Passados 20 anos desde o genocídio de Ruanda, no continente africano, a França iniciou o primeiro julgamento contra um suspeito de ser cúmplice do massacre que matou 800 mil pessoas, acusando uma ex-autoridade do setor de inteligência por crimes contra a humanidade.

The Associated Press
Pascal Simbikangwa era ex-autoridade do setor de inteligência de Ruanda na época do massacre


Pascal Simbikangwa, de 54 anos, compareceu a um tribunal de Paris nesta terça-feira (4) no primeiro dia do esperado julgamento, no qual 50 testemunhas devem descrever o suposto papel do ex-militar no comando dos extremistas hutus.

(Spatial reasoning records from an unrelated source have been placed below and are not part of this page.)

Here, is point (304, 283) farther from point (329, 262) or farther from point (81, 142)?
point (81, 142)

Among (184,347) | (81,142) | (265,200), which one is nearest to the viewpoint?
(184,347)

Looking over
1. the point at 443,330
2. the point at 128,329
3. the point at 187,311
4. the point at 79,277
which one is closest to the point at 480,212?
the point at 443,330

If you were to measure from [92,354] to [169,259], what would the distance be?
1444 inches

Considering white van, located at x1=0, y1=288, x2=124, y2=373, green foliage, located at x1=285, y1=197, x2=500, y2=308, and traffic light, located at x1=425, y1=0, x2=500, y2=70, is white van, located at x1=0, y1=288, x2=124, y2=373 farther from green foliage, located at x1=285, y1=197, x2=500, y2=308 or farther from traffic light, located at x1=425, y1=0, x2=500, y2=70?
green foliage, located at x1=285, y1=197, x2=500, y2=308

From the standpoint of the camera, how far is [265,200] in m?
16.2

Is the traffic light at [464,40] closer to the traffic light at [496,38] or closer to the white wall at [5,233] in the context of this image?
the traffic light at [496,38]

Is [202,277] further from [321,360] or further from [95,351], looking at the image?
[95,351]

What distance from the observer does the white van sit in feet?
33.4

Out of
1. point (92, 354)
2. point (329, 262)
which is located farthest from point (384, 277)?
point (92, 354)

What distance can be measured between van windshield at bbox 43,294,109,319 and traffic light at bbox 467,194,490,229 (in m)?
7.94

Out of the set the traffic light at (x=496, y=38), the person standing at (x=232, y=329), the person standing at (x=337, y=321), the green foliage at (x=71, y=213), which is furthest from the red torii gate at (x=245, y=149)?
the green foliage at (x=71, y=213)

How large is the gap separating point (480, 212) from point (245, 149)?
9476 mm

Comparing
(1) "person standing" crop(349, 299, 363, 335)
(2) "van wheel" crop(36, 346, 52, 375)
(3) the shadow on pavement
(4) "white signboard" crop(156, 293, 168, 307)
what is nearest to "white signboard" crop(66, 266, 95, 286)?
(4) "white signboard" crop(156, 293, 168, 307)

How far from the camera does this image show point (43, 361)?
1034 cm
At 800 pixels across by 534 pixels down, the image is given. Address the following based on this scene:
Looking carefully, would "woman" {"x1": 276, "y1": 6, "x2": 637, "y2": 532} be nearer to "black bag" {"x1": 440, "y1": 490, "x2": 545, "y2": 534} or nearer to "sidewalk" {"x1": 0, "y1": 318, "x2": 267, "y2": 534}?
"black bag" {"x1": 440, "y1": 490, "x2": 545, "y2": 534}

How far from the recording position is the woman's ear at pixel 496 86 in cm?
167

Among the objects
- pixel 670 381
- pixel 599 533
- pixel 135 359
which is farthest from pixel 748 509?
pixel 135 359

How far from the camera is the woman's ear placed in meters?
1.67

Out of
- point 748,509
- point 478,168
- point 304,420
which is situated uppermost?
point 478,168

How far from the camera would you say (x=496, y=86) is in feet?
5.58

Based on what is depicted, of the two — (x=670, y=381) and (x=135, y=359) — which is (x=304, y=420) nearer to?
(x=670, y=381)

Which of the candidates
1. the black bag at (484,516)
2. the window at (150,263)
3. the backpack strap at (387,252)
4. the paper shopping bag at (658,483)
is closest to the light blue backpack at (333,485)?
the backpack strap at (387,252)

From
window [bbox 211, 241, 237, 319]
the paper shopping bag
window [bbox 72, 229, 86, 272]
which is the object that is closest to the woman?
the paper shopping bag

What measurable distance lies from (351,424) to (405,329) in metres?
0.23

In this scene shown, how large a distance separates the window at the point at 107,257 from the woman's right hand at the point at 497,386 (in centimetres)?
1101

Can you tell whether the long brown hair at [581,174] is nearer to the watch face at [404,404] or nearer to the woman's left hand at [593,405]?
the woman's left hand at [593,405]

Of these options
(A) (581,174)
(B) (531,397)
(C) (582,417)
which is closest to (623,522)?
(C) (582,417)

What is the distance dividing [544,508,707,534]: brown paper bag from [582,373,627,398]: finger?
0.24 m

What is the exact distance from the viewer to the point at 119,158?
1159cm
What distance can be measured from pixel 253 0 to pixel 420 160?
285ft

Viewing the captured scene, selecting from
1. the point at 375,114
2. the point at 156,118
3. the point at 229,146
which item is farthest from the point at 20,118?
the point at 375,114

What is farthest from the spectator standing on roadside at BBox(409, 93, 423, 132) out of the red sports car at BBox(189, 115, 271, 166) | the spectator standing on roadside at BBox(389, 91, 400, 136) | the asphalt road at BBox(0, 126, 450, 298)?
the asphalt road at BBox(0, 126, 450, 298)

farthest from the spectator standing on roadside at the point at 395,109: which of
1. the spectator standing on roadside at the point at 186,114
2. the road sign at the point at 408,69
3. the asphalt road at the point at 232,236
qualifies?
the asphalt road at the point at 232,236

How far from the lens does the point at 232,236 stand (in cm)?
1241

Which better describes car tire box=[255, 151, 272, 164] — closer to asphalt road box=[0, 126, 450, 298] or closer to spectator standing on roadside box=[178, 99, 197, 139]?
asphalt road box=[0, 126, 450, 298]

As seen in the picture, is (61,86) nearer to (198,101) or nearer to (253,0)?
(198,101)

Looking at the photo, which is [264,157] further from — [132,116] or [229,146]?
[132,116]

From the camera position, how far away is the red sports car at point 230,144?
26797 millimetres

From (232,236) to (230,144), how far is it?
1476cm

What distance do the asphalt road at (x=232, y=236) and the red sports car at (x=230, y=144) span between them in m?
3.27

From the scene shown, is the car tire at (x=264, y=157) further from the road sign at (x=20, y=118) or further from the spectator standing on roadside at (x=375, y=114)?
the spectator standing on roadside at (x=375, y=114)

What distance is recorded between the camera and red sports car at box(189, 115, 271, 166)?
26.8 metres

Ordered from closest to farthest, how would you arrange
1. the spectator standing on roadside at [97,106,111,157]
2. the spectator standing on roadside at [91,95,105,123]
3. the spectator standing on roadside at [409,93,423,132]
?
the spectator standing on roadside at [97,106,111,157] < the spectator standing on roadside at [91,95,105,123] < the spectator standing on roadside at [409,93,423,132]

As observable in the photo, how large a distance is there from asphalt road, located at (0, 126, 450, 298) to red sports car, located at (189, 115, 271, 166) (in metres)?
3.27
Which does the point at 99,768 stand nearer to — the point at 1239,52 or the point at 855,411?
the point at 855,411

Ativistas de direitos humanos e jornalistas de Ruanda lotaram o tribunal. Simbikangwa nega as acusações contra ele.

"Não estamos aqui em nosso nome, mas em nome de milhões de vítimas que foram exterminadas em Ruanda em 1994", disse Alain Gauthier, fundador de um grupo de vítimas de Ruanda.

Considerada por um longo tempo um refúgio para líderes do genocídio de 1994, a França demorou mais tempo do que vizinhos como Bélgica, Suíça e Alemanha para levar à Justiça um suspeito morando no seu território.

A onda de assassinatos de 1994 por extremistas hutus teve como alvo os tutsis, mas hutus moderados também foram vítimas da violência.

O julgamento de Simbikangwa representa um grande passo na frágil reaproximação entre os dois países, e diplomatas franceses têm dito de forma privada que uma absolvição seria um retrocesso.